By: Celeste L. Dixon
Posted: Thursday, February 1, 2024

Can artificial intelligence (AI) help clinical practitioners to better assess skin lesions? Perhaps, according to a recent study. Kristen M. Meiburger, PhD, of Politecnico di Torino, Italy, and colleagues investigated the impact of DermoCC-GAN, an AI-based color constancy algorithm, on the skin lesion diagnostic routine. They found its use improved color constancy, thus lessening the variability of dermatoscopic images and qualitatively benefiting practitioners. DermoCC-GAN stands for the Dermatological Color Constancy Generative Adversarial Network. These findings were published in Skin Research and Technology.

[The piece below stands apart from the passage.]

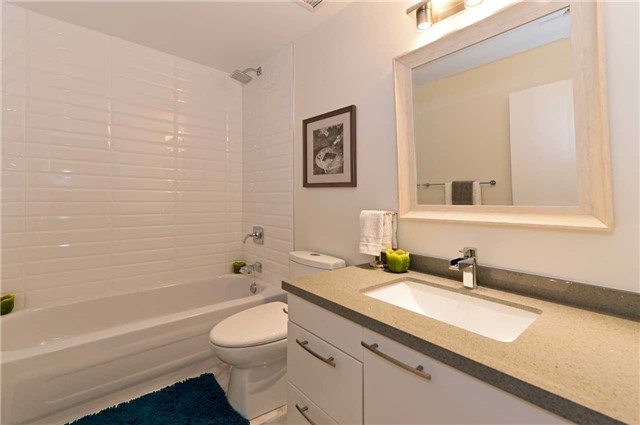 Photo 3: 80 Sherbourne St Unit #303 in Toronto: Moss Park Condo for sale (Toronto C08)  : MLS® # C3377594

Under normal conditions, dermatoscopic image quality is affected by lighting conditions as well as operator experience and device calibration, the authors explained. The DermoCC-GAN algorithm “reduce[s] this variability by making images [acquired under unknown light] appear as if they were acquired under defined light conditions…usually perfectly white light.”

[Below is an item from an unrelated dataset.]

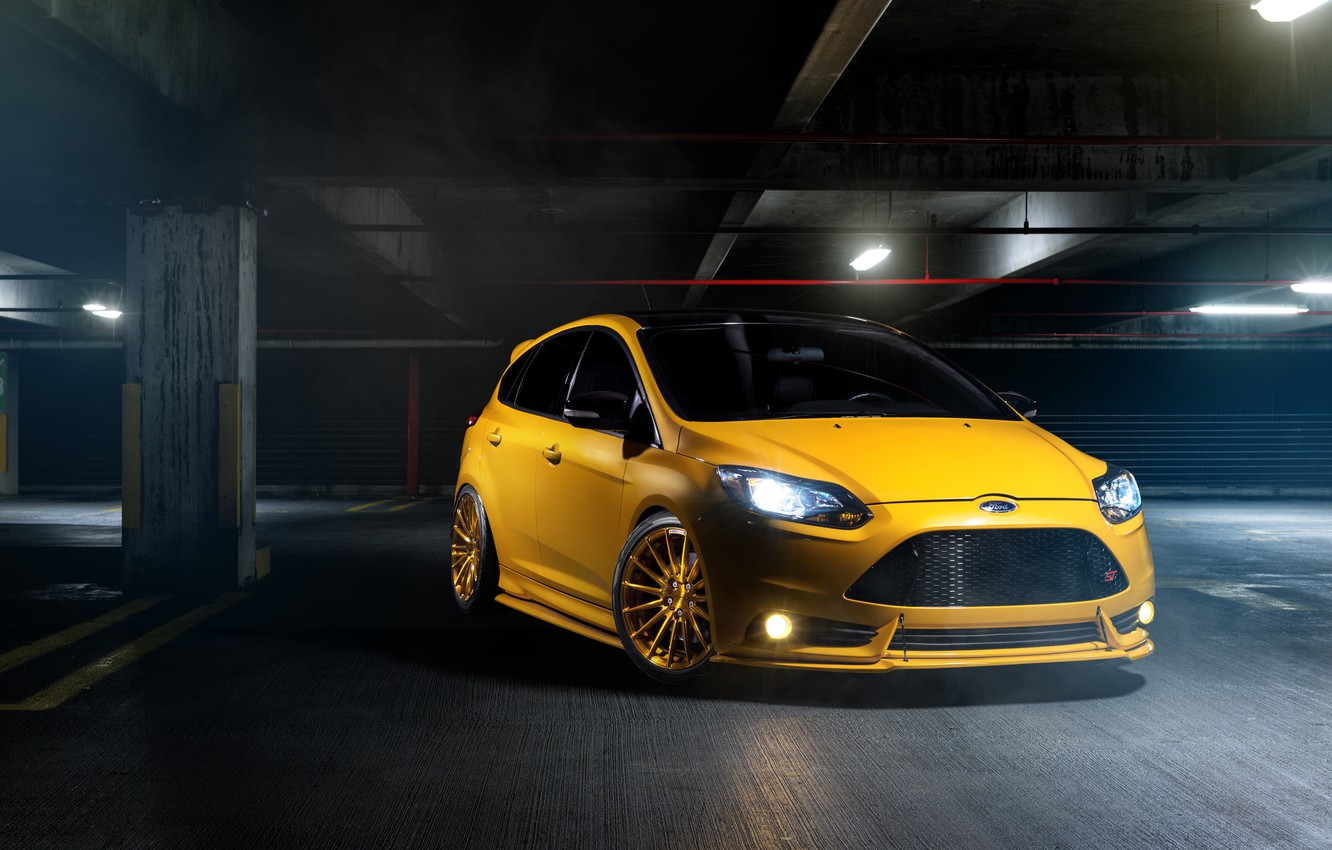 Photo wallpaper Ford, focus, Parking, Focus, Ford, yellow, front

Three dermatologists with varying experience levels performed two assignments (unpaired and paired evaluation tasks) to gauge key parameters—perceived image quality, lesion diagnosis, and diagnosis confidence—and all performances seemed to improve with the AI-based algorithm. The starting data set included 150 dermatoscopic images about equally divided among actinic keratosis, basal cell carcinoma, keratosis-like lesions, melanoma, and nevi.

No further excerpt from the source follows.